You're good at your job, though. You almost never leave anything hanging out of the casket lid like those ladies who slam their gowns in car doors. You take pride in that, except for when you don't, and today you're a little distracted. The service you just sat through got you thinking about your craptastic life, the first set of kids you haven't seen in years, and your second set of kids who hate you.

This particular dead guy you're buttoning up died in his sleep. You can tell how most of them have died from the leftover expressions that sit faintly under the mortician's makeup. Car accidents have their own look (fear.) Suicides, too (relief.)

You like your job. Your mug has been the last thing a thousand or so people have seen before final darkness falls upon them for eternity or until they get exhumed or something. You know they can't see you but it is fun to pretend. You also don't know if you believe in their version of heaven or whatever they believed or whatever the guy giving the service wants you to believe.
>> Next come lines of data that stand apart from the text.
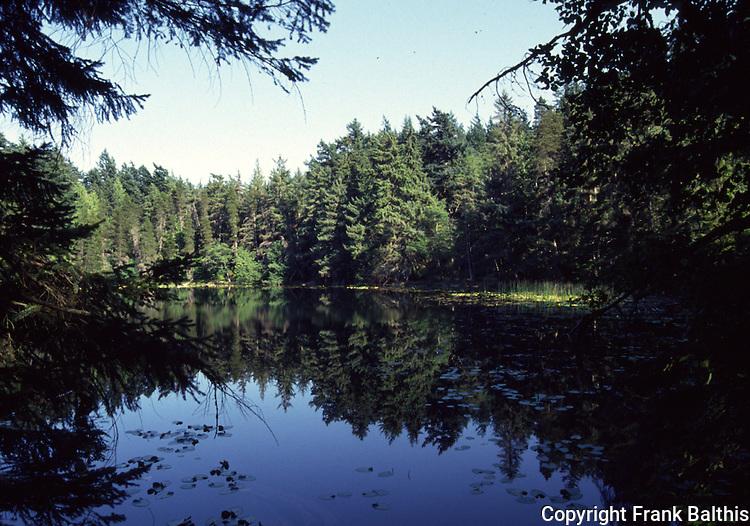 Lake at Moran State park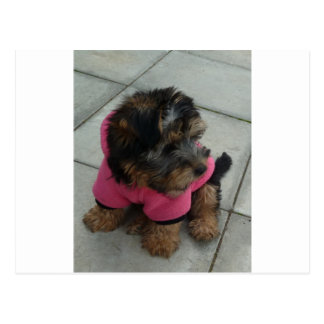 Real men wear pink - Oscar the Yorkie Postcard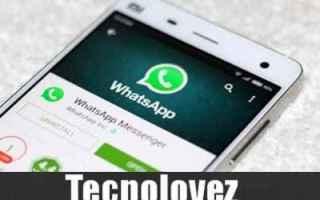 WhatsApp: (WhatsApp) Come inviare messaggi senza essere online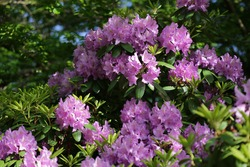Purple Rhododendron In Morning Light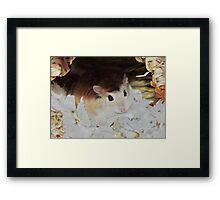 Roborovski Hamster called Cheese Framed Print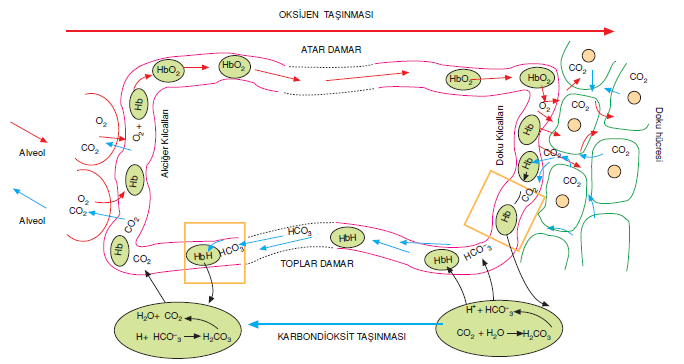 karbondioksit_tasinmasi_001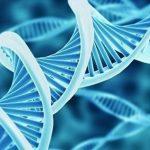 ADN mitocondrial de una planta es modificado por primera vez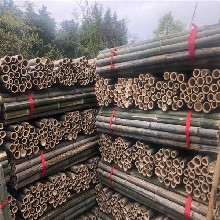 快讯:镇江松木桩国营林场出货图片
Seriously. Your chubby ass has sat through baptist, roman catholic, jewish, mormon, church of christ, southern baptist, humanist, etc. services. You've had plenty of time to decide which version of an after life to believe. To you, they're all a load of crap. You have your own theory.

The way you see it, life throws you buckets of shit. So, there you are. You're standing there and you're covered in shit and you just have to take it. There isn't a damn thing you can do*. Life! If death is nothing more than a black void where you fall asleep and don't dream, then that sounds like a pretty good deal since you just spent 60 odd years covered in shit. And, hey, if there's some concept of heaven, then bonus, right?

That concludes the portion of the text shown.